Am Montag hatte das Brandenburger Verbraucherministerium mitgeteilt, dass nahe der polnischen Grenze eine tote Blessgans gefunden worden sei, bei der der Vogelgrippe-Erreger H5N8 festgestellt wurden sei. Derzeit wird vermutet, dass das Virus durch Zugvögel eingeschleppt wurde. Es breitet sich seit Jahresbeginn sehr schnell in Osteuropa aus. Laut Agrarministerium ist Sachsen-Anhalt sehr gut auf einen möglichen Vogelgrippefall vorbereitet.

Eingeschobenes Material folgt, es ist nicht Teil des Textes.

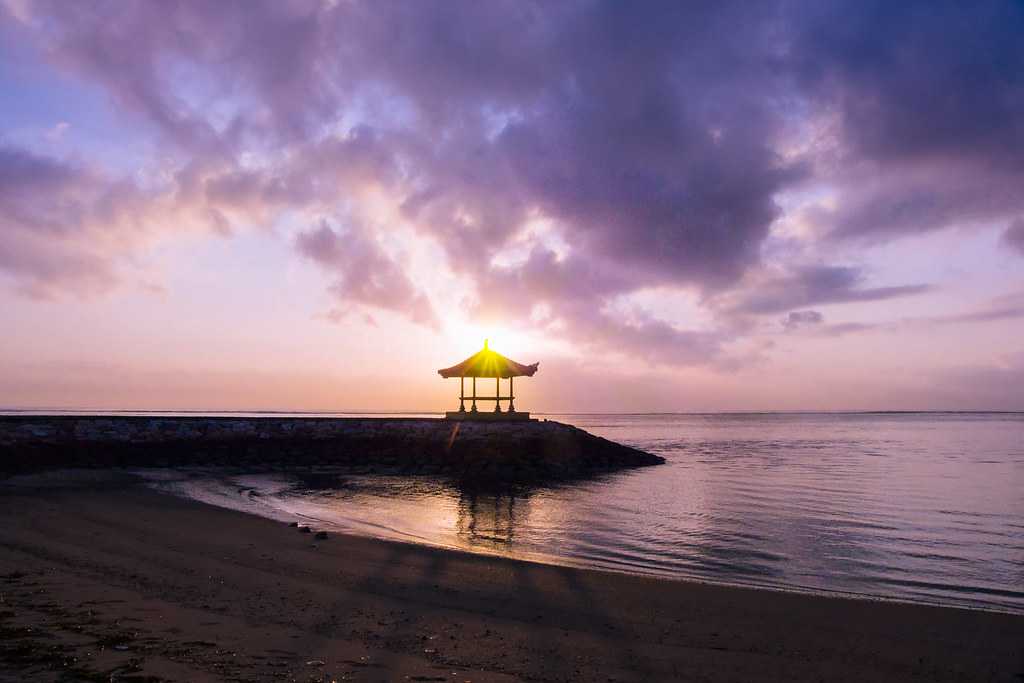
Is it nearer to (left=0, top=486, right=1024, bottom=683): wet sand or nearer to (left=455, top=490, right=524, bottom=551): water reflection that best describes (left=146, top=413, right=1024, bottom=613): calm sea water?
(left=455, top=490, right=524, bottom=551): water reflection

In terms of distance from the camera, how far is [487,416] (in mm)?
38094

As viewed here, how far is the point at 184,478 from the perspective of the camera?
25.9 m

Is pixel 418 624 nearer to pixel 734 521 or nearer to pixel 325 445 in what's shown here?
pixel 734 521

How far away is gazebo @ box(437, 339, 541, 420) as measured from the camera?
36906mm

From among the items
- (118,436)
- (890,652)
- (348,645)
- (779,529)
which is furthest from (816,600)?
(118,436)

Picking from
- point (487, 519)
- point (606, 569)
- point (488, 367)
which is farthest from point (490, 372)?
point (606, 569)

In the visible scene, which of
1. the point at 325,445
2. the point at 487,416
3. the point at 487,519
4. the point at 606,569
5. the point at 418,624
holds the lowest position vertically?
the point at 487,519

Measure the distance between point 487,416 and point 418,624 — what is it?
1201 inches

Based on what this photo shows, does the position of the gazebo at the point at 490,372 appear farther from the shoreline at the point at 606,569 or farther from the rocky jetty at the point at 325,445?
the shoreline at the point at 606,569

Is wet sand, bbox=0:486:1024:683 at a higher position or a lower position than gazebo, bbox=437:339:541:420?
lower

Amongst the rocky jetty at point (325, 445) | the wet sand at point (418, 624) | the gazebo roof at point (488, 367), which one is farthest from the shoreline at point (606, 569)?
the gazebo roof at point (488, 367)

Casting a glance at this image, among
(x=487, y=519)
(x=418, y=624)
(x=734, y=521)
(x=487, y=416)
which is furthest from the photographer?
(x=487, y=416)

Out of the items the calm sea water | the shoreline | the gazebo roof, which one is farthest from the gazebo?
the shoreline

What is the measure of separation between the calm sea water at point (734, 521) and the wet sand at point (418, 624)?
2.27 meters
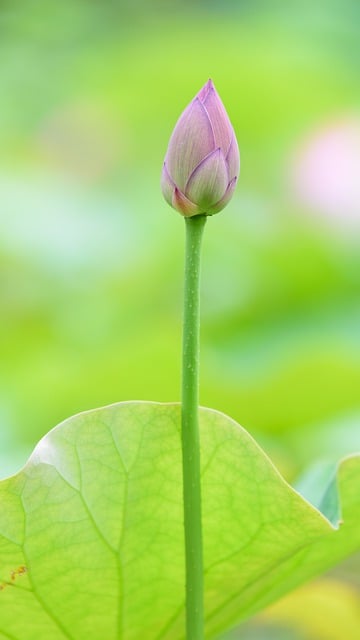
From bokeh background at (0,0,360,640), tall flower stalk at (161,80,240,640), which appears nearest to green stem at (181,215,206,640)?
tall flower stalk at (161,80,240,640)

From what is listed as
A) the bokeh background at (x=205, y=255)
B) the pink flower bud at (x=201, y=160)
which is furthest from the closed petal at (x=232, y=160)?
the bokeh background at (x=205, y=255)

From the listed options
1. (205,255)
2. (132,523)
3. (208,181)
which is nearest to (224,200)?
(208,181)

Die Abläufe und Maßnahmen seien etabliert, hieß es. Sollte eine Geflügelhaltung betroffen sein, werden Sperrbezirke eingerichtet und der betroffene Bestand getötet. Sachsen-Anhalt hatte beispielsweise im Jahr 2017 länger mit der Vogelgrippe zu kämpfen. Damals galt etwa vier Monate lang eine landesweite Stallpflicht. Das Virus wurde auch in Geflügelhaltungen nachgewiesen.